– Вы ведь дружите с Ван-Бьюреном Денби? – мог, к примеру, осведомиться Мак-Киско.
– Не уверен, что знаю его.
– Я думал, вы с ним друзья, – раздраженно настаивал он.
После того как тема «мистера Денби» рухнула под собственной тяжестью, Мак-Киско опробовал несколько других, столь же никому не интересных, но всякий раз сама уважительность проявляемого Диком внимания словно вгоняла его в паралич, и разговор, прерванный им, после недолгого оцепенелого молчания продолжался без него. Он попытался вмешиваться в другие беседы, однако это походило на пожимание перчатки, из которой вынута ладонь, и в конце концов Мак-Киско, состроив кроткую мину человека, попавшего в общество малых детей, полностью сосредоточился на шампанском.
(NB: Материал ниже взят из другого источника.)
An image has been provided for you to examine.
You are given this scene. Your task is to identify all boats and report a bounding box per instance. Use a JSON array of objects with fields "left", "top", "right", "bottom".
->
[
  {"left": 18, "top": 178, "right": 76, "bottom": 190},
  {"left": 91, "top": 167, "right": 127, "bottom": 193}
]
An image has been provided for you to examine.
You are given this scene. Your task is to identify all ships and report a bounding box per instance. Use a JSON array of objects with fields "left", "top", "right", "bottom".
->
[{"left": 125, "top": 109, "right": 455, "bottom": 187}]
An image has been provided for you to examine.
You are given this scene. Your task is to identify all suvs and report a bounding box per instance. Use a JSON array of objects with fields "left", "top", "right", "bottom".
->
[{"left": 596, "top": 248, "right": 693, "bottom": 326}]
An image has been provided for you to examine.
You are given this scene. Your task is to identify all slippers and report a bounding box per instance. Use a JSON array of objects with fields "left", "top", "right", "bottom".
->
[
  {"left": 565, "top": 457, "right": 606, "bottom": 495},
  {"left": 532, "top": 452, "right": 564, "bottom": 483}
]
Время от времени взгляд Розмари пробегал вдоль стола, ей хотелось, чтобы всем было хорошо, – хотелось так сильно, словно за ним сидели будущие ее приемные дети. На столе изысканно светилась изнутри ваза с пряными гвоздиками, свет ее падал на полное силы, терпимости, девичьей доброжелательности лицо миссис Абрамс, разрумянившейся, но в пределах приличия, от «Вдовы Клико»; за ней сидел мистер Ройал Дамфри, девическая смазливость которого выглядела в ласковой атмосфере этого вечера менее ошеломительной. За ним – Виолетта Мак-Киско, все ее приятные качества обнажились сейчас, как горная порода, и она махнула рукой на старания приладиться к положению тени своего мужа, карьериста без карьеры.
За нею сидел Дик, обремененный грузом вялых забот, от которых он на время избавил других, с головой ушедших в устроенный им прием.
За Диком – мать Розмари, как всегда совершенная.
Затем Барбан, учтиво и непринужденно беседовавший с нею, отчего он снова понравился Розмари. Затем Николь. Розмари вдруг увидела ее по-новому и нашла одной из самых красивых женщин, каких когда-либо знала. Ее лицо, лицо святой, Мадонны викингов, светилось за тонкой пеленой пылинок, завивавшихся, словно снежинки, вокруг пламени свечей, перенимало румянец у горевших в сосняке винноцветных фонарей. Она была спокойна, как само спокойствие.
Эйб Норт рассказывал ей о своем моральном кодексе. «Конечно, он у меня есть, – уверял Эйб, – без морального кодекса не проживешь. Мой сводится к тому, что я не одобряю сожжения ведьм. Стоит кому-нибудь сжечь ведьму, как я просто на стену лезу». Розмари знала от Брейди, что Эйб – композитор, который после блестящего, очень раннего дебюта вот уж семь лет как ничего не написал.